Document excerpt
▼

Historians tend to make the same argument: The South lost the Civil War because its economy was agrarian rather than industrial, with too few munitions factories to supply Confederate troops with weapons and too few textile mills to clothe them. According to these same historians, the postbellum sharecropper system proved to be an economic disaster, in part because it was grounded in agriculture. Only when the South turned to industry in the late 19th century did she begin to live for the first time. Color flooded into her cheeks. She was able to get her hair done and buy a couple of new dresses. Looking at herself in the mirror, she asked, “Why didn’t I do this before?” The textile industry in the Carolinas is routinely cited as the best example.
Such historical accounts illustrate the degree to which the ideology of industrialism has wormed its way into the soul of the nation, as if Southern farms were never prosperous or even self-sufficient and all antebellum women went around wearing ragged dresses made from flour sacks, their hair perpetually in tangles.
At the beginning, the rise of the textile industry in the South primarily enriched Northerners. Eventually, Southerners scraped up enough capital to get into the game—or else, like Confederate Capt. John Montgomery of Spartanburg, secured the backing of New England investors.
The Northerners did not come South to save the conquered region from hoeing and plowing in the hot Southern sun. They came for the same reason 21st-century manufacturers have begun moving their operations to Mexico and other Third World countries: cheap land, cheap labor, and few legal restrictions. The South had no child-labor laws in the 19th century, and New England mill owners preferred to hire children because they were more submissive, cheaper, and less likely to strike.
Sarah Norcliffe Cleghorne, a New England Quaker, wrote a memorable quatrain on this subject.
The golf links lie so near the mill
That almost every day
The laboring children can look out
And see the men at play.
By the 1830’s, the trade-union movement had begun to take hold in the Northeast; and, from the beginning, unions criticized child-labor practices (though not necessarily out of humanitarian concern). In 1836, Massachusetts outraged local mill owners by passing the first child-labor law, which required children under 15 working in factories to attend school at least three months out of the year. In 1842, the state crossed the line between responsible government and zealotry by restricting the workday of children to ten hours.

▲

Information shown
▼

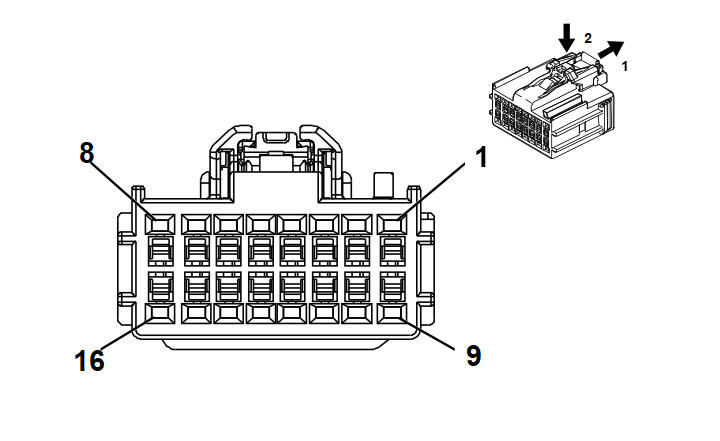 2
1
8
1
16
9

▲

Work order A
Copy the passage on the Southern textile industry from "The Northerners did" to "on this subject.".
Work order B
Decide whether each statement agrees with the passage on the Southern textile industry, answering yes or no and quoting the words that settle it: (i) Massachusetts passed the first child-labor law in 1836. (ii) New England mill owners preferred to hire adults rather than children. (iii) Sarah Norcliffe Cleghorne was a New England Quaker.
Work order C
Please pick up the passage on the Southern textile industry after its last sentence and carry it forward.
The listing is separate from the passage on the Southern textile industry.

Output A
The Northerners did not come South to save the conquered region from hoeing and plowing in the hot Southern sun. They came for the same reason 21st-century manufacturers have begun moving their operations to Mexico and other Third World countries: cheap land, cheap labor, and few legal restrictions. The South had no child-labor laws in the 19th century, and New England mill owners preferred to hire children because they were more submissive, cheaper, and less likely to strike.
Sarah Norcliffe Cleghorne, a New England Quaker, wrote a memorable quatrain on this subject.

Output B
(i) Yes: "In 1836, Massachusetts outraged local mill owners by passing the first child-labor law"
(ii) No: "New England mill owners preferred to hire children because they were more submissive, cheaper, and less likely to strike."
(iii) Yes: "Sarah Norcliffe Cleghorne, a New England Quaker, wrote a memorable quatrain on this subject."

Output C
Small wonder that, after the War Between the States, New Englanders saw in such states as South Carolina an oasis of half-starved children and few restrictive laws. With these optimum conditions, the textile industry blossomed in the Piedmont. In 1880, there were 14 mills in South Carolina. By 1920, there were 184, employing over 55,000 workers. And by 1925, the state boasted more mills than Massachusetts or any other state.
In order to lure folks down from the mountains, mill owners built entire villages for workers, the rent for each unit determined by the number of rooms. Lined up in rows on both sides of the street, the wood-frame houses were identical: Each was identically tiny, painted an identical off-white, its clapboard siding the color of unginned cotton. Each had an identical front porch almost too narrow to accommodate a metal glider comfortably, and the identical front lawns were so small they could easily be mowed in five minutes. Though mill houses were not in the backyards of owners, they were hauntingly reminiscent of the slave quarters. If these workers were not postbellum slaves, they were the Mexicans of the late 19th century.
In the South, the mills once again favored the hiring of children. In the late 1930’s, Fannie Miles told a WPA interviewer about her first day at work in a textile mill:
I was just nine years old when we moved to a cotton mill in Darlington, South Carolina, and I started to work in the mill. I was in a world of strangers. I didn’t know a soul. The first morning I was to start work, I remember coming downstairs feelin’ strange and lonesome-like. My grandfather, who had a long, white beard, grabbed me in his arms and put two one-dollar bills in my hand. He said, “Take these to your mother and tell her to buy you some pretty dresses and make ’em nice for you to wear in this mill.” I was mighty proud of that.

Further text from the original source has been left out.